Vientiane Times, February 16, 2013
Naxaithong district officials are concerned that the water level in the Nam Xuang Reservoir in Vientiane may drop because people are encroaching into forested watershed areas and cutting down trees.
Many people expected the water level to fall last year and were pleased when this did not happen.
“But we’re afraid that the water level in the reservoir will decrease because the water in the Nam Houm Reservoir, which is 9km away, has fallen by about half,” Deputy Governor of Naxaithong district Mr Khampaseuth Thipak told Vientiane Times on Friday.
The Nam Houm reservoir is abnormally low because there has not been the usual amount of rain in the last few years, officials say. Normally, the volume of water in the reservoir is about 60 million cubic metres.
The reservoir is now unable to supply water to the more than 1,000 hectares of wet-season rice fields in the area through the irrigation system it feeds.
If the volume of water remains at the current 44 million cubic metres throughout the dry season the reservoir won’t be able to irrigate all the rice fields that depend on it.

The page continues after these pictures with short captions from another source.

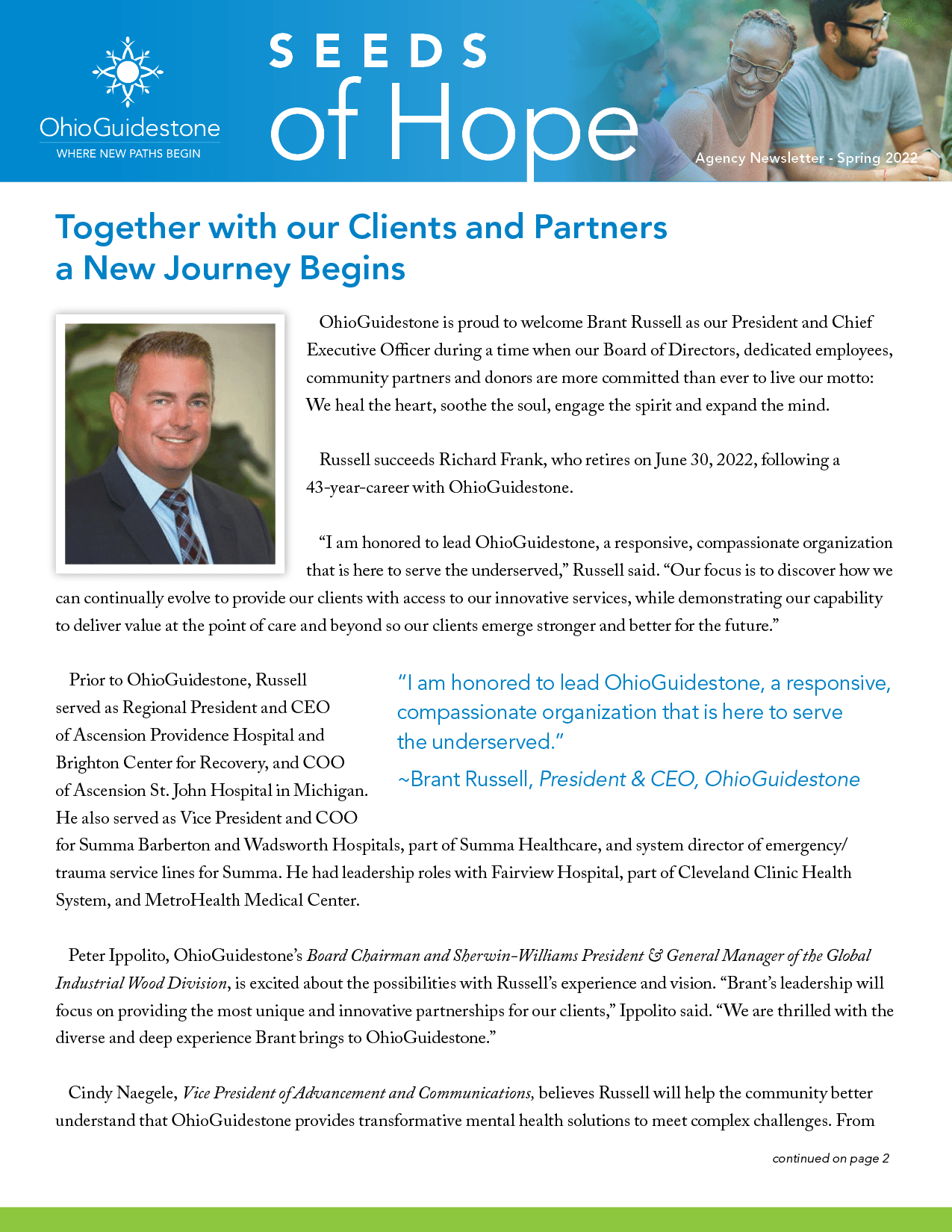 SOHSpring2022CoverIMG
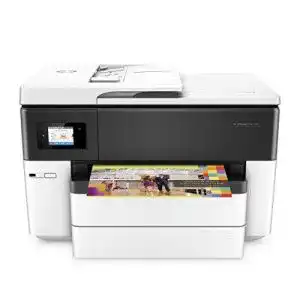 A3 scanner hp officejet pro 7740 wide format aio a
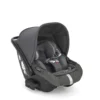 Trio Aptica 2025 Con Seggiolino Auto Darwin Recline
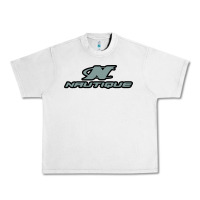 Lunar Rock Nautique Boats Urban Heavy Tee - linhVisuals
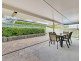 49 Donatello Street, Fig Tree Pocket QLD 4069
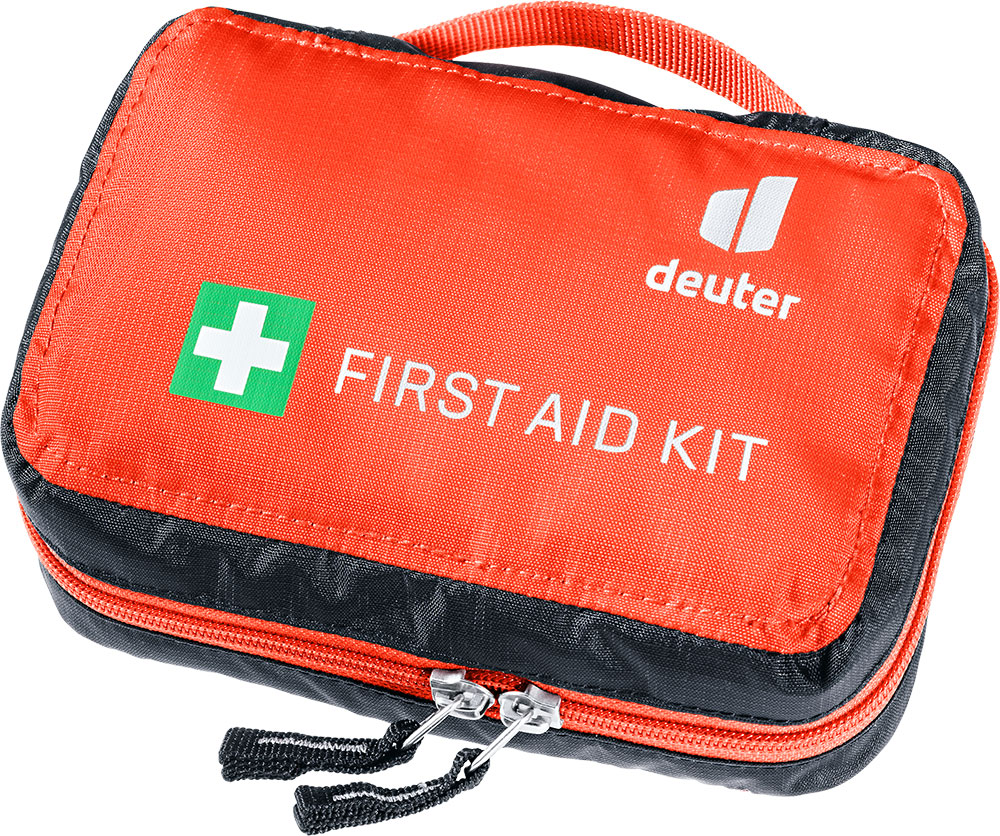 deuter-3970123-9002-FirstAidKit_papaya-(1).jpg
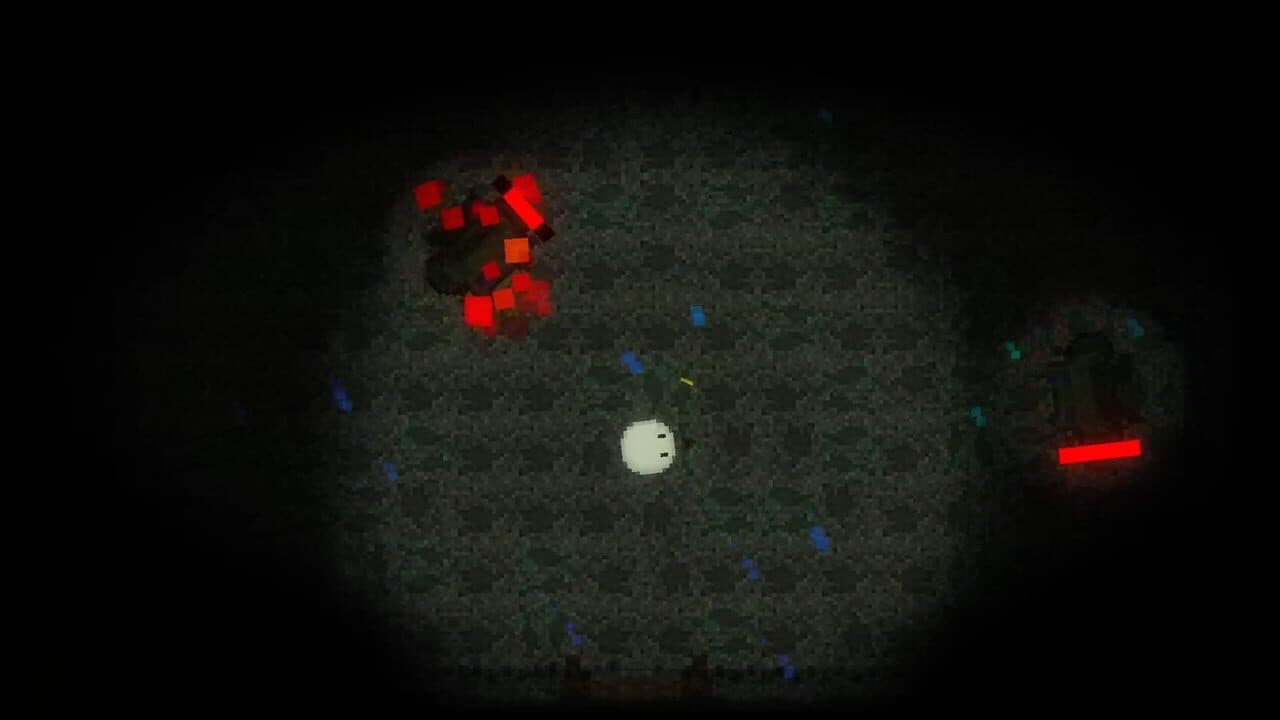Roomli thumbnail 3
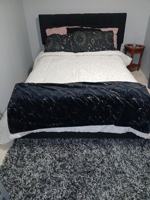 featured image of 14910 Dunbar Ct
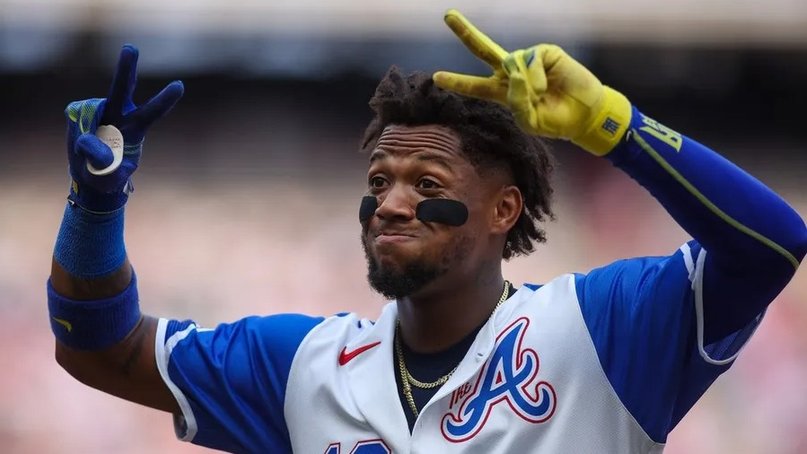 MLB: Disfruta EN VIVO toda la jornada del 1 de junio en Grandes Ligas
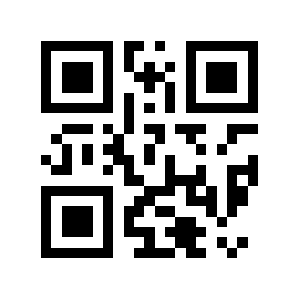 73628 QR code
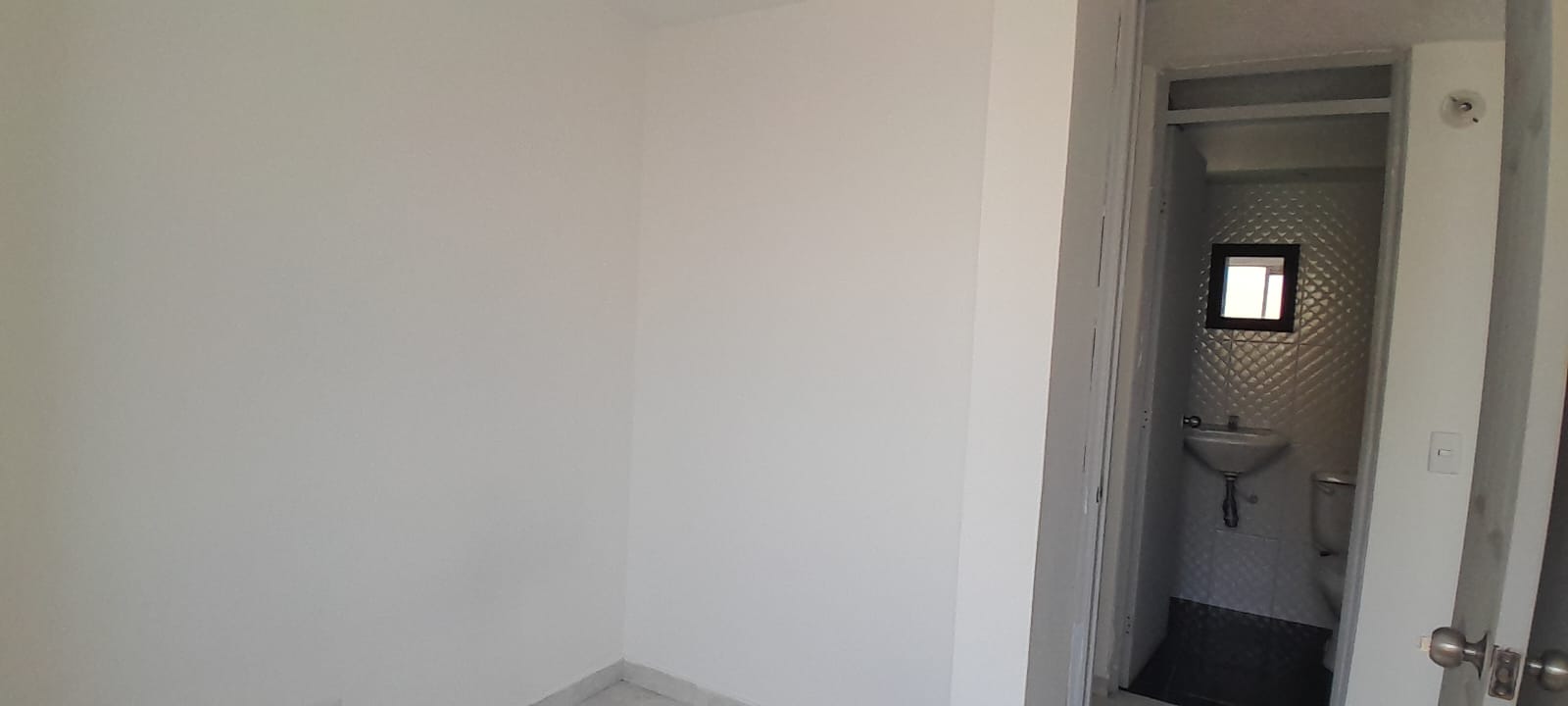 Apartamento en venta en Madelena, Bogotá · foto 14 de 19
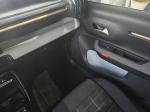 citroen-c3-aircross-2025-gasolina-1199cc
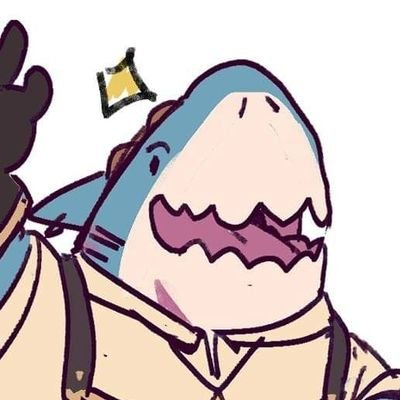 LnkBio profile picture for @butterscotch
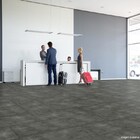 Piso Vinílico Lvt Autoportante Espaçofloor Loose Lay Plus60 C
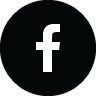 Facebook (Label)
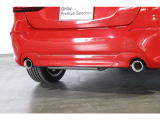 BMW認定中古車は360&deg;チェックリストに従い徹底的にチェック致します。機械的な箇所や電気系、コンピュータなどを詳細に点検。交換基準に達した部品は整備した後にご納車致します。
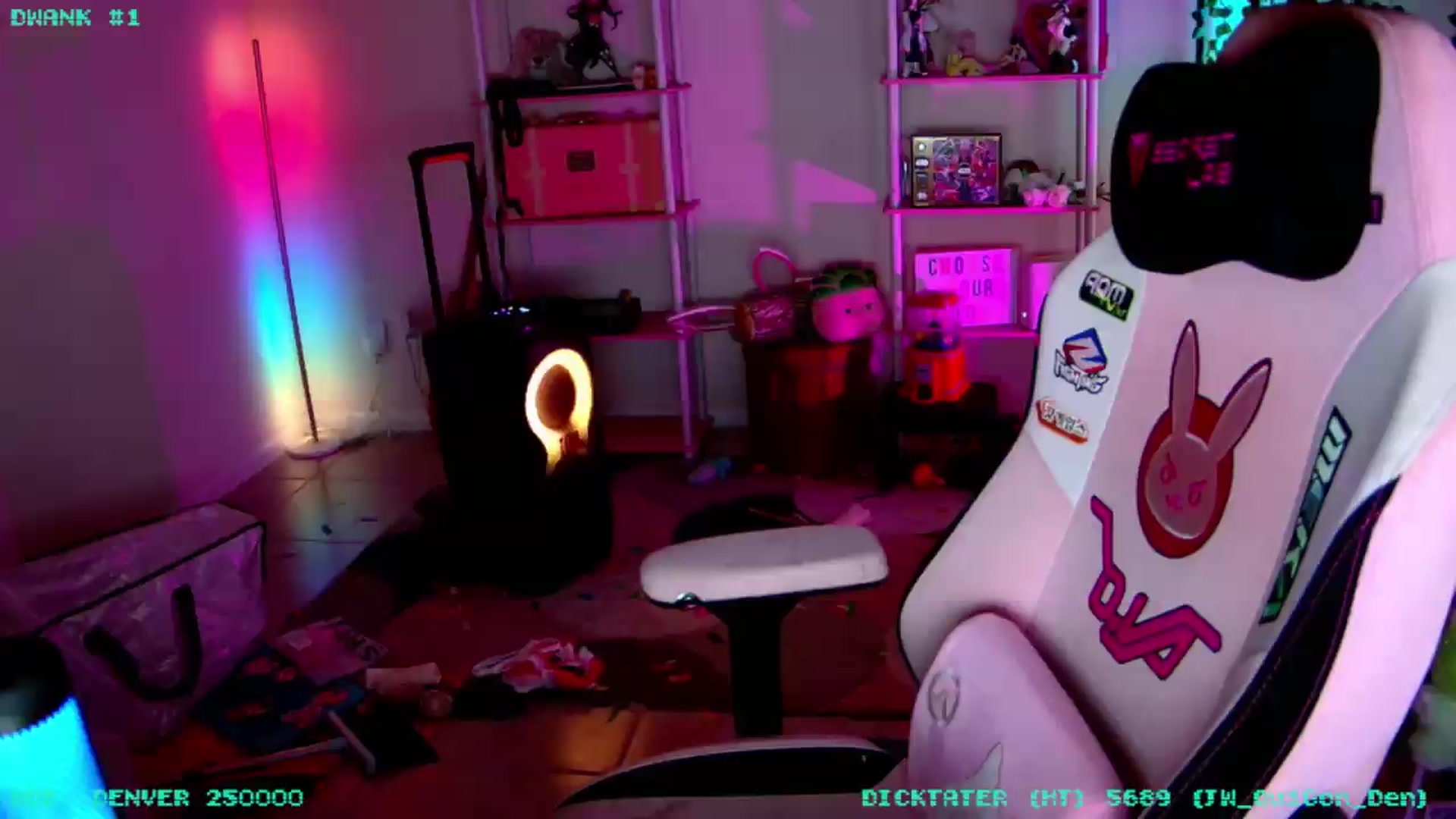 Gallery image thumbnail from JessWhitmore's myfreecams stream on, 05/14/2026, 07:10 image 5 of 20
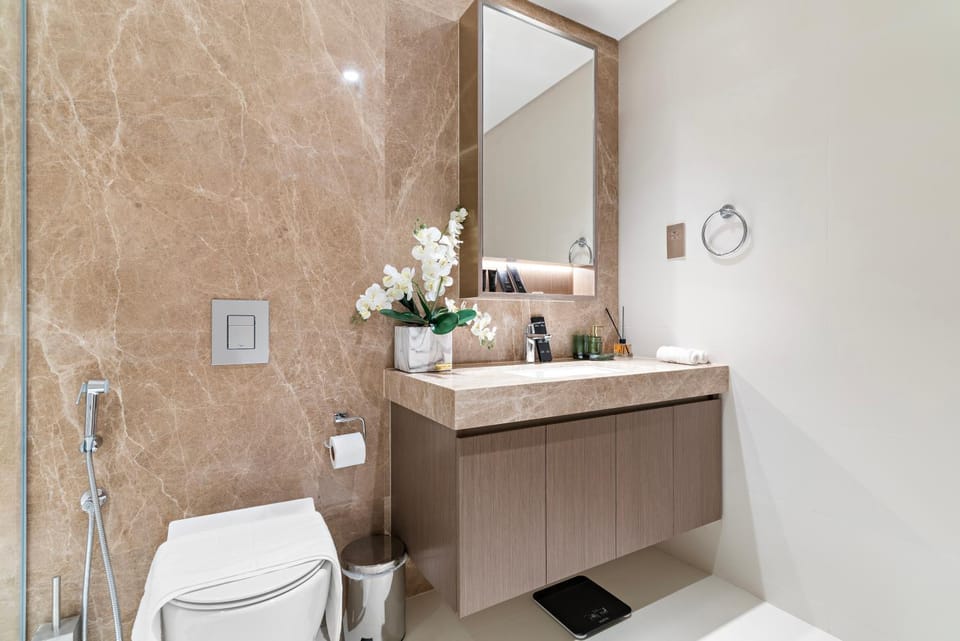 Toilet, Bathroom, bidet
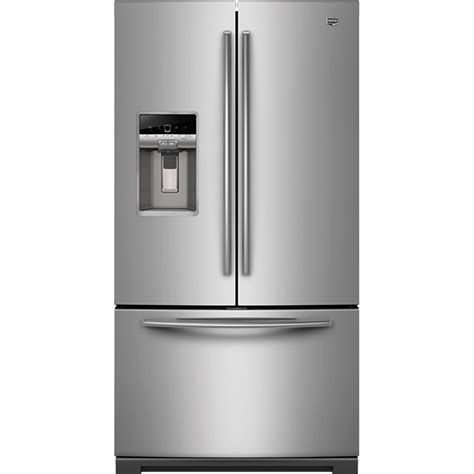 Sears Scratch And Dent Kitchen Appliances | Wow Blog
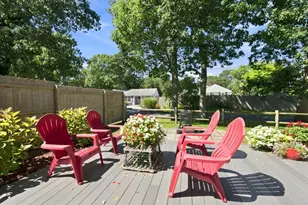 57 Wilfin Rd, Yarmouth, MA 02664 - Photo 30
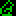 frog_x2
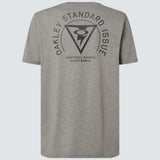 Oakley Men's Si Strong Tee-4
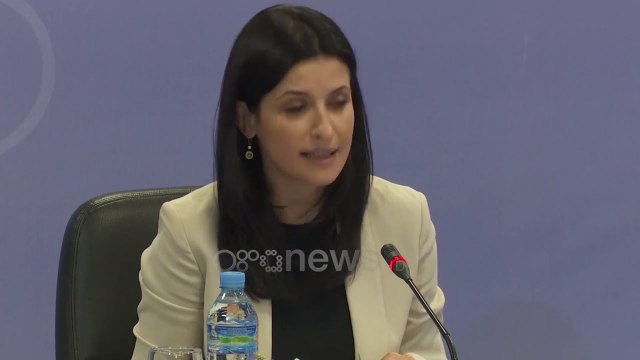 Ora News - Nga sot bosët e krimit do të izolohen në 41bis, ja 7 emrat e parë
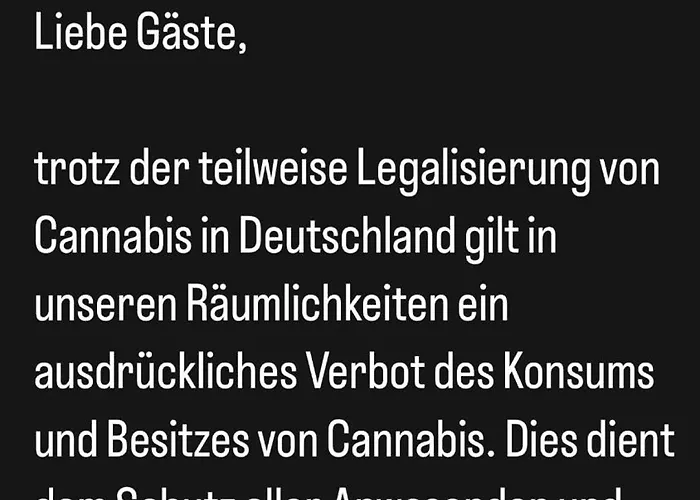 Lichtermeer Wilhelmshaven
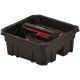 47. KISTENBERG HEAVY 3-in-1 MOBILE TOOL BOX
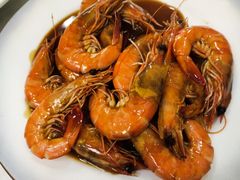 -来之顺海鲜菜馆·青岛菜(栈桥店)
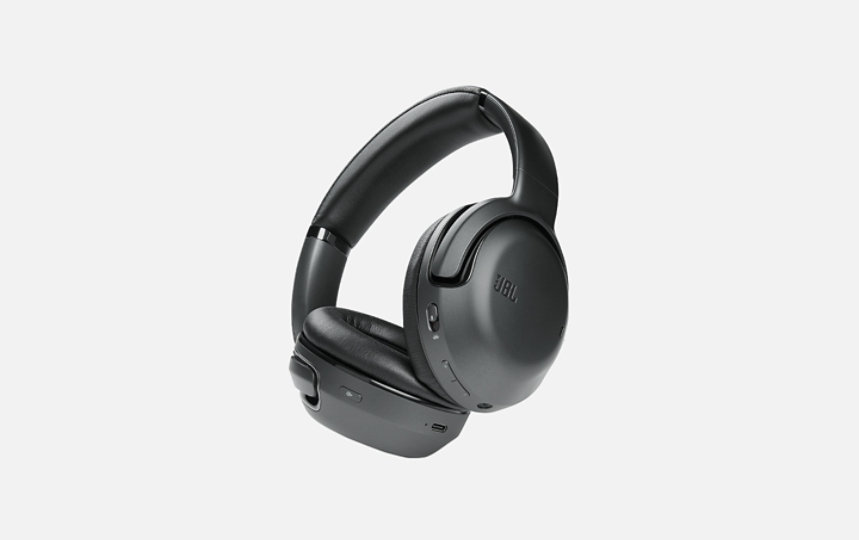 JBL Tour One Noise Wireless Cancelling Headphones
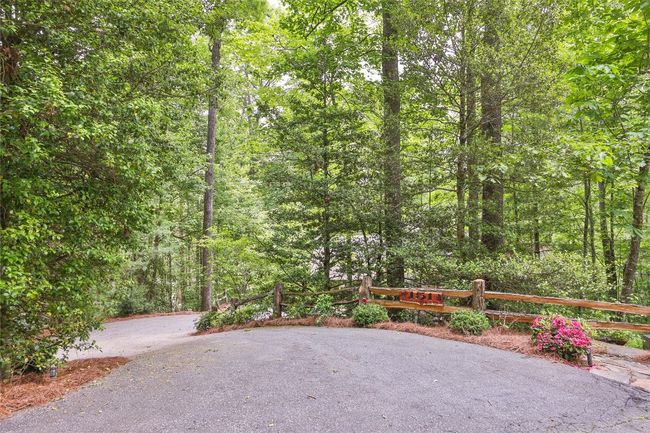 151 Rhododendron Ct, House other with 3 bedrooms, 3 bathrooms and null parking in Sapphire NC | Image 7
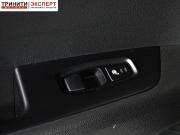 Hyundai Creta I Белгород  - изображение 31
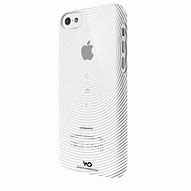 Image result for apple iphone 5c similar products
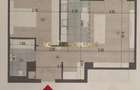 2 Camere de inchiriat | Ghencea | Centrala | Parcare | Metrou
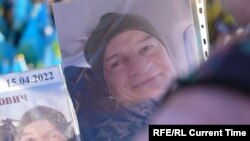 Євген Невинський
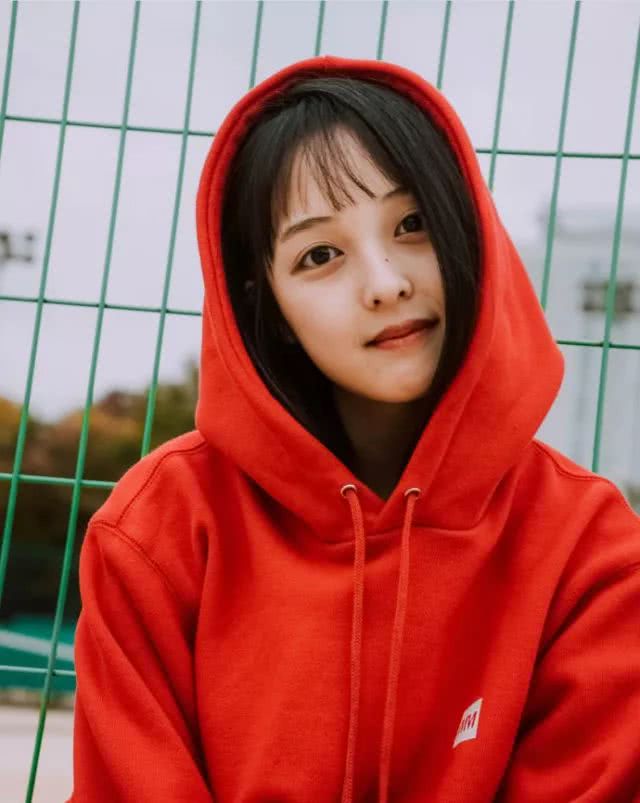 金宝罗为什么不火 金宝罗男朋友确定是赵炳奎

All the farmers in the area of the Nam Houm irrigation system use water from these channels for their dry season rice fields.
After district authorities noticed that the Nam Houm reservoir was storing less water, in July last year they created a project aimed at preserving the watershed area so that water supplies would be sustainable.
The project, which will run for 10 months, aims to inform villagers about forest protection and to raise awareness of the need for conservation measures. The goal is to help people living around the reservoir to understand how they can make a living without felling trees.
Mr Khampaseuth said the authorities had achieved 55 percent of their objectives in helping people to understand how they could protect forests.
They are advised not to cut down trees around the reservoir, particularly in the watershed area, as this could mean the area will attract less rainfall in the wet season.
Forests also help to reduce air pollution, acting as a carbon sink, so if large areas are felled this creates another negative impact on the environment.
Trees absorb rainfall and slow the flow of contaminated storm water towards villages and the surrounding area.
“I haven’t said that the people of Tham, Sivilay, Phonxay, Phonsy and Phonthong villages should not grow crops in the forests around the Nam Xuang Reservoir, which they do on an area of 1,236 hectares, because this is their livelihood,” Mr Khampaseuth said. “But I have banned them from cutting down trees.”
If people destroy the trees they won’t get enough water from the channels supplied by the Nam Xuang Reservoir to feed their thousands of dry season rice fields and cash crops each year.